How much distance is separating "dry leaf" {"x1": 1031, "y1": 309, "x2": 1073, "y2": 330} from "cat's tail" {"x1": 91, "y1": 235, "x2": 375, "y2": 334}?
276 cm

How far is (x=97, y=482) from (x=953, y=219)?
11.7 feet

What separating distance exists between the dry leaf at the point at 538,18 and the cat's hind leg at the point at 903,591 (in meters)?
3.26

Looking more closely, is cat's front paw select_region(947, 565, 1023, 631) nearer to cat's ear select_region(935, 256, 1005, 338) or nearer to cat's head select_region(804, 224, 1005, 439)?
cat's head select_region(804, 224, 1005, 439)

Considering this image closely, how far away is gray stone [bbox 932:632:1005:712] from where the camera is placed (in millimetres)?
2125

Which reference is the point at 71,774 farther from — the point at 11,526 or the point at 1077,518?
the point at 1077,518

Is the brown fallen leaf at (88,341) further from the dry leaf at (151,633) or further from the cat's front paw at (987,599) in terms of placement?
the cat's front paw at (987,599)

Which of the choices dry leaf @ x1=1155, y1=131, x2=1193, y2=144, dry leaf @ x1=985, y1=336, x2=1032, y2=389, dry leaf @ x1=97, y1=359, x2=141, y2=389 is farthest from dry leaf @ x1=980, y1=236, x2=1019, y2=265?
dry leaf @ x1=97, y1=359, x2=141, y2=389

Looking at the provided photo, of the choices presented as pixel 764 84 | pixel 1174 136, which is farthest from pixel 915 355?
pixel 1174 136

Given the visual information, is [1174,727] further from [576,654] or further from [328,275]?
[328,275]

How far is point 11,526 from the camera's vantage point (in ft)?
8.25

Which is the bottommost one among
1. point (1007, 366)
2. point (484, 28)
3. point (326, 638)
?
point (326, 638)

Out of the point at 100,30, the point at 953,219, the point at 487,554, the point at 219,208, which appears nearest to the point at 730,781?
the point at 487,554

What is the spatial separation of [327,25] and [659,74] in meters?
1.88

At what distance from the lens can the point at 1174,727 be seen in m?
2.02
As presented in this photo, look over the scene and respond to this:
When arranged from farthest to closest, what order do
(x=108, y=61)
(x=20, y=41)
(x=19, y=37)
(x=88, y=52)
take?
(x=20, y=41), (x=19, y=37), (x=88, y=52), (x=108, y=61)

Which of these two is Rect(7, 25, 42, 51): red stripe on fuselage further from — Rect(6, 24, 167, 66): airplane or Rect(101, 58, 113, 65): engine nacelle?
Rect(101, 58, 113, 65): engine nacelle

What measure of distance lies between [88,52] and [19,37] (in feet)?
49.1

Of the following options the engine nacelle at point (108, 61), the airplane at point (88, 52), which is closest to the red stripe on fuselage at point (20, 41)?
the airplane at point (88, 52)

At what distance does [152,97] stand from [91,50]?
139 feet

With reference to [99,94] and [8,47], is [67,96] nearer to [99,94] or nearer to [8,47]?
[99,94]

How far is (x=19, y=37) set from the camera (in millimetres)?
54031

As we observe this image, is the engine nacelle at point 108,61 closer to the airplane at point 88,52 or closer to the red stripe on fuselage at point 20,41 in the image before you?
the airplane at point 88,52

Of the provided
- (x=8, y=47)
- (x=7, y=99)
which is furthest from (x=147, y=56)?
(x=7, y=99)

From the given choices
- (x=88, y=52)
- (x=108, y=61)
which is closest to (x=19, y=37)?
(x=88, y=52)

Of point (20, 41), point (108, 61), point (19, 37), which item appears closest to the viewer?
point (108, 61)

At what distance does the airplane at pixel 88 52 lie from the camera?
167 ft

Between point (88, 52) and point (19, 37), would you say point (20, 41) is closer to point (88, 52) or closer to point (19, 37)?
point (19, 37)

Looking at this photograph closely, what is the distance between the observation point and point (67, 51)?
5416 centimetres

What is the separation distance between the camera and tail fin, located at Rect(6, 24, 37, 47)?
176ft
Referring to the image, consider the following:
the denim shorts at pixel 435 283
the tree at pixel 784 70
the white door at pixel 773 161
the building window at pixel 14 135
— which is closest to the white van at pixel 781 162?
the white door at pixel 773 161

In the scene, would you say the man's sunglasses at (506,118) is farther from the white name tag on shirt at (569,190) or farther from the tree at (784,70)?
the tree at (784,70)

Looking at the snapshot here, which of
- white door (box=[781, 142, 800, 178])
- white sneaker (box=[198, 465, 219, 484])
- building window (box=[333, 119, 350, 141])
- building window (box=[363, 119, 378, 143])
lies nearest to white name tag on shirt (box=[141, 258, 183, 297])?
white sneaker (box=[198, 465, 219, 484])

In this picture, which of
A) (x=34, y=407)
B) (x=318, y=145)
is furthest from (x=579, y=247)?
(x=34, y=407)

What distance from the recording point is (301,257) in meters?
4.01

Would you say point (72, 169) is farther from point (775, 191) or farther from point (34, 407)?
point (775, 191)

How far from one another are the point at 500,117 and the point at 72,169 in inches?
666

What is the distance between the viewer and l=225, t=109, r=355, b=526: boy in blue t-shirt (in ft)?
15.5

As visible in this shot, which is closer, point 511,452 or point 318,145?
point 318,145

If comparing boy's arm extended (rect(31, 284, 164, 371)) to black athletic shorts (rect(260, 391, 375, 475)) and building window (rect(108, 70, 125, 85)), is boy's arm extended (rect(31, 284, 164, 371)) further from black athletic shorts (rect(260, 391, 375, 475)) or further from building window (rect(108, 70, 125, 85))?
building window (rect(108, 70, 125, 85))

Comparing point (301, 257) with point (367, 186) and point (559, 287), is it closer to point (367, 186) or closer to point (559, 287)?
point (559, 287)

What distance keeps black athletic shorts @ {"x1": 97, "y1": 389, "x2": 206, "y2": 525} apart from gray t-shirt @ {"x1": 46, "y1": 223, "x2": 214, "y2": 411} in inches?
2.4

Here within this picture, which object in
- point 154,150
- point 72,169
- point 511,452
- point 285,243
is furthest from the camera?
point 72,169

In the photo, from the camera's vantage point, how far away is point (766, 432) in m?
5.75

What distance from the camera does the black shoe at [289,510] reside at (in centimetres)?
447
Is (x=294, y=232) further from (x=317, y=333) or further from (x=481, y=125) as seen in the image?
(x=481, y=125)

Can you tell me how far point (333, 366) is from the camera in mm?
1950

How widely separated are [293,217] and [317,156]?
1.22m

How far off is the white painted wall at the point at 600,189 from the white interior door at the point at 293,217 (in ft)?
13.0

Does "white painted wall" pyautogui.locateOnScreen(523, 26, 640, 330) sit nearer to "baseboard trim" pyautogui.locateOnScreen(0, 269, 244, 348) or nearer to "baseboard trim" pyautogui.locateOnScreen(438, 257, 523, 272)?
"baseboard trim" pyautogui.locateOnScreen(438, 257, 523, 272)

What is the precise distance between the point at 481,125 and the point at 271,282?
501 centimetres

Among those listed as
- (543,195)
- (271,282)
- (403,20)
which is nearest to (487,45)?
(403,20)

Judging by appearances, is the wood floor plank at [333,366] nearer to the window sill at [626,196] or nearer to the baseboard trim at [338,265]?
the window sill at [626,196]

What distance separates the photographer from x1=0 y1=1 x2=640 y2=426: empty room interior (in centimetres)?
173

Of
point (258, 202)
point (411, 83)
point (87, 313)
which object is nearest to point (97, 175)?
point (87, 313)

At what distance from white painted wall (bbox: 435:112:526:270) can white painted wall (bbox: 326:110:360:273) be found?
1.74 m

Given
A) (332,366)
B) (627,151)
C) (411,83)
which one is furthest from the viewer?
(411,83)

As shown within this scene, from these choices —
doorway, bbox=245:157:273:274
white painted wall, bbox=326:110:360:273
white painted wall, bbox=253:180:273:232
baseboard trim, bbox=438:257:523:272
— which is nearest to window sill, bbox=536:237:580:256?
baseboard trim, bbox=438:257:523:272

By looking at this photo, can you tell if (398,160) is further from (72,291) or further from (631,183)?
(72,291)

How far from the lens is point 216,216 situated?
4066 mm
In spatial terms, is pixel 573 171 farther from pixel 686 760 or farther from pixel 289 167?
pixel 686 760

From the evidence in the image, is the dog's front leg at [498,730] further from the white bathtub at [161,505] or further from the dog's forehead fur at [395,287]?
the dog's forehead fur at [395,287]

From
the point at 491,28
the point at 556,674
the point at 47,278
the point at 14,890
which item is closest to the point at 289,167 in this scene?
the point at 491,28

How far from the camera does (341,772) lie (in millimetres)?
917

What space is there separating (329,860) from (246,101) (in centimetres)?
━━━━━━━━━━━━━━━━━━━━━━━━━━━━━━
| TASK STATEMENT |
Put each line of the listing from the line holding "Is the brown" through the line holding "(x=20, y=41), (x=19, y=37), (x=88, y=52), (x=108, y=61)", inclusive, into a JSON list of strings, one string per line. Leave out blank lines.

| ANSWER |
[
  "Is the brown fallen leaf at (88,341) further from the dry leaf at (151,633) or further from the cat's front paw at (987,599) in terms of placement?",
  "the cat's front paw at (987,599)",
  "Which of the choices dry leaf @ x1=1155, y1=131, x2=1193, y2=144, dry leaf @ x1=985, y1=336, x2=1032, y2=389, dry leaf @ x1=97, y1=359, x2=141, y2=389 is farthest from dry leaf @ x1=980, y1=236, x2=1019, y2=265?",
  "dry leaf @ x1=97, y1=359, x2=141, y2=389",
  "Looking at the provided photo, of the choices presented as pixel 764 84 | pixel 1174 136, which is farthest from pixel 915 355?",
  "pixel 1174 136",
  "Given the visual information, is [1174,727] further from [576,654] or further from [328,275]?",
  "[328,275]",
  "How far is point 11,526 from the camera's vantage point (in ft)?",
  "8.25",
  "Which is the bottommost one among",
  "1. point (1007, 366)",
  "2. point (484, 28)",
  "3. point (326, 638)",
  "?",
  "point (326, 638)",
  "Out of the point at 100,30, the point at 953,219, the point at 487,554, the point at 219,208, which appears nearest to the point at 730,781?",
  "the point at 487,554",
  "What is the spatial separation of [327,25] and [659,74] in meters?",
  "1.88",
  "At what distance from the lens can the point at 1174,727 be seen in m?",
  "2.02",
  "As presented in this photo, look over the scene and respond to this:",
  "When arranged from farthest to closest, what order do",
  "(x=108, y=61)",
  "(x=20, y=41)",
  "(x=19, y=37)",
  "(x=88, y=52)",
  "take?",
  "(x=20, y=41), (x=19, y=37), (x=88, y=52), (x=108, y=61)"
]